R. Eleazar said: Liquids have no
uncleanness at all [by Scriptural law]; the proof is that Jose b. Jo'ezer of
Zeredah testified . . . that the fluids (blood and water) in the [Temple]
slaughter-house are clean.
Now if it were Torah law, no exception could have been made!
So the impurity, such as it is, must be Rabbinic law.
Come and hear: If blood became
unclean and he [the priest] sprinkled it unwittingly, it [the sacrifice] is
accepted; if deliberately, it is not accepted?
Now this is interesting, because the Torah makes no accommodation
for deliberate or unwitting in this case.
It was Rabbinically [unclean], this not being
in accordance with R. Jose b. Jo'ezer of Zeredah.

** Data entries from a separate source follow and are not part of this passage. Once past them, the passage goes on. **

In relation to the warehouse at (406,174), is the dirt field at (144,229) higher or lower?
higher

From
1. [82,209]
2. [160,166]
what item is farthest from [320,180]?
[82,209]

Or perhaps not – maybe there is a scriptural “out” – the Priest’s
headplate, which was supposed to provide a certain kind of atonement on its
own:
Come and hear: For what does the
headplate propitiate? For the blood, flesh, and the fat which were defiled,
whether in ignorance or deliberately, accidentally or intentionally. . .[It was
defiled] by Rabbinical law [only], this not being in accordance with Jose b.
Jo'ezer of Zeredah.
This statement of Jose b. Jo'ezer of Zeredah comes, by the
way, as a testimony during a historic battle for control of the Sanhedrin
between R. Gamaliel and R. Joshua. “Traditional” rabbinic laws were examined to
determine their validity.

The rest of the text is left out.